Note
This historical document was written prior to PyXB development in order to bound the scope of the project and record the critical use cases. It has not been updated in response to lessons learned during development.
PyXB is intended to support automated generation of Python language classes that conform in structure to data types defined with the W3C XML Schema.
PyXB was developed to support interaction with arbitrary web services from Python.
Service oriented architecture, specifically in the form of web services, has gained much traction in recent years. While languages like Java and C++ have a variety of commmercial, free, and open source utilities to help bridge the gap between web service standards and software, Python has been much less developed. Built-in support is limited to processing of XML documents.
Some external packages are available to support SOAP and WSDL, but they were found to be unsatisfactory for a variety of reasons, both an inability to process complex schema like those for KML or SAML and a Python interface that was not natural.
Reliance on a SAX processor, and use of a code generation scheme that was difficult to modify, made the code difficult to work with. It seemed infeasible to extend the implementation to support Pythonic schema bindings that used different styles.

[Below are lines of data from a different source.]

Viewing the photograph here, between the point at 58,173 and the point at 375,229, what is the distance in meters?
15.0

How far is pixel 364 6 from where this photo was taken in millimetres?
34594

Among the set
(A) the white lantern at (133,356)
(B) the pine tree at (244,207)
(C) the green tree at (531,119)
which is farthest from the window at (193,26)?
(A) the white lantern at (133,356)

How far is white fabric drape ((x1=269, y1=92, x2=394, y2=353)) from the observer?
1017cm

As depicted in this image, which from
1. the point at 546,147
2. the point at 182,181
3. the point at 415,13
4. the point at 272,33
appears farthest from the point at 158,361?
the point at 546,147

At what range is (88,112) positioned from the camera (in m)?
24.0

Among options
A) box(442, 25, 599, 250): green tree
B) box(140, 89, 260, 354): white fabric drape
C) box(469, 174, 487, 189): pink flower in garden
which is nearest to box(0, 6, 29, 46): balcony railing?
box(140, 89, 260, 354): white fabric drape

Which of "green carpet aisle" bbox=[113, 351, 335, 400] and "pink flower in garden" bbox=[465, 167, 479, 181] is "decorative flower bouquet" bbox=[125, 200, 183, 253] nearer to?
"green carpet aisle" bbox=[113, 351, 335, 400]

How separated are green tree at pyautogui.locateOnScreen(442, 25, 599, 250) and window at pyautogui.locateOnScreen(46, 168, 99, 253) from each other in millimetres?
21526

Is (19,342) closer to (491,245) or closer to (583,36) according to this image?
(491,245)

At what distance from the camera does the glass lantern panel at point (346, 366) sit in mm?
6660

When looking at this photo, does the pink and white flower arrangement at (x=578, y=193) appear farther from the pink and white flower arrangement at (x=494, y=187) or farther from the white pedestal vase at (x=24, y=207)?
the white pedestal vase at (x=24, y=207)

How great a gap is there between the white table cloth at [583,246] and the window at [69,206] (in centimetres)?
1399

This system supports generation of bindings that allow web services to be invoked, but XML schema support is secondary to SOAP and WSDL.
PyXB must be able to process the schema used to describe standard web services documents, including but not limited to the following namespaces:
Standard conformance is a high priority. In addition to official standards such as those from W3C and OASIS, industry prevalence should guide selection among conflicting standards. This applies not only to standards that are supported by PyXB, but those used in its development.

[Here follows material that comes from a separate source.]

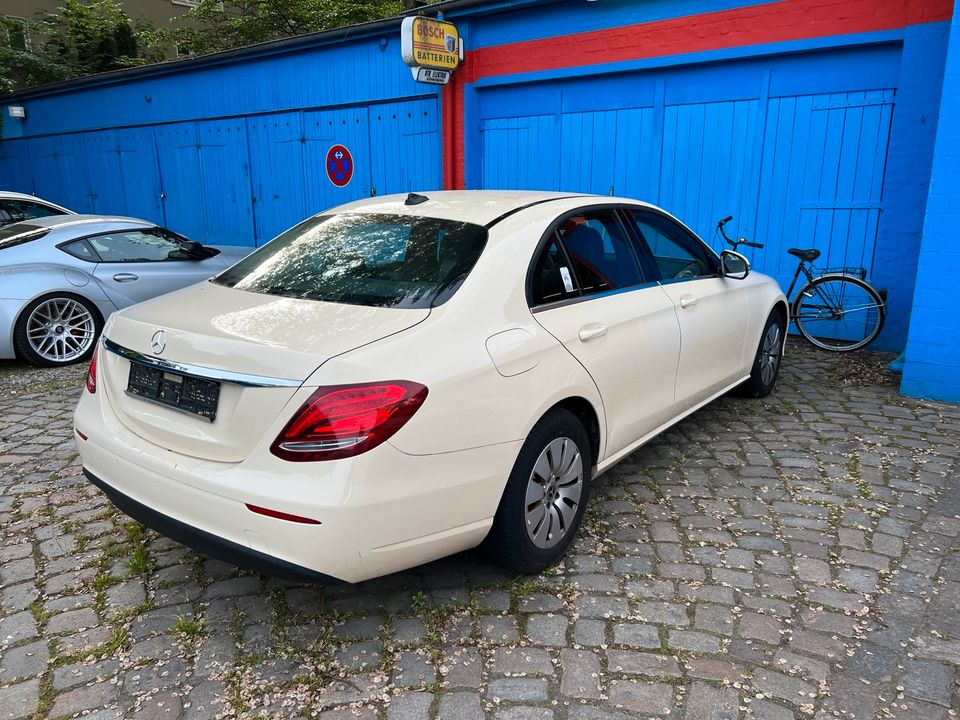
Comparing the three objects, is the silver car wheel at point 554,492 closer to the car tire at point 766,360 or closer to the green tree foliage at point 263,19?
the car tire at point 766,360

Python data structures bound to data types in these namespace should be as close as possible to those that would have been hand-written by a user. As an example, elements that may only appear once should correspond to fields with a object value; those that may appear multiple times should correspond to fields with an iterator value. Values recognized through a model group definition should be broken down into direct references to the underlying element (not passed through some intermediate structure).
Speed of the resulting bindings when used within Python code is a secondary concern to usability of the bindings. Speed of conversion between bound objects and XML is a tertiary concern.
The bindings must be able to generate Python objects corresponding to the data held within an XML document that validates against the schema from which the bindings were derived.
The bindings must be able to generate XML that conforms to the schema from which they were derived.
A facility must be provided through which custom behavior can be attached to the Python objects derived from PyXB.
PyXB should support generating a module on a per-namespace basis. The module should include the necessary information to process schemas that depend on the namespace, as well as bindings for the namespace. Modules supporting the namespaces listed above should be provided along with PyXB. It should be possible for users to dynamically add available namespaces.
It should be possible to customize the generated binding code. It is a goal to allow PyXB to generate code for other languages, though the capabilities of that code may be inherently limited or require additional tools.
PyXB and its generated bindings must work with a relatively current Python 2.x installation. Bindings generated by PyXB must require no packages or external programs except those that come as part of a standard Python distribution. At a minimum, bindings must be supported by Python distributions 2.3 and later.
While the generated bindings should not require additional packages, they should allow use of such packages when available. For example, use in a system that provided a high-speed DOM implementation that would improve performance should not be excluded.
PyXB itself should require no additional Python packages except those that come as part of a standard Python package. There may be additional functionality that is supported when certain packages are available. At a minimum, PyXB SHOULD run under Python version 2.4 and later.
It is acceptable to require that the schemas processed by PyXB validate against the W3C specification. PyXB is not itself required to perform any validation. Given an invalid schema, PyXB SHOULD provide a diagnostic indicating any fault that prevents processing of the schema.
It is not required that generated bindings support validation of instance documents. This function may be added through a customized binding generator.
It should be possible to implement PyXB in terms of the bindings it generates from the XMLSchema namespace. At least conceptually.
The licensing of PyXB and code it generates should be consistent with the Open Source Definition. An exception is acceptable for material produced by a custom generator that does not incorporate PyXB material in its output.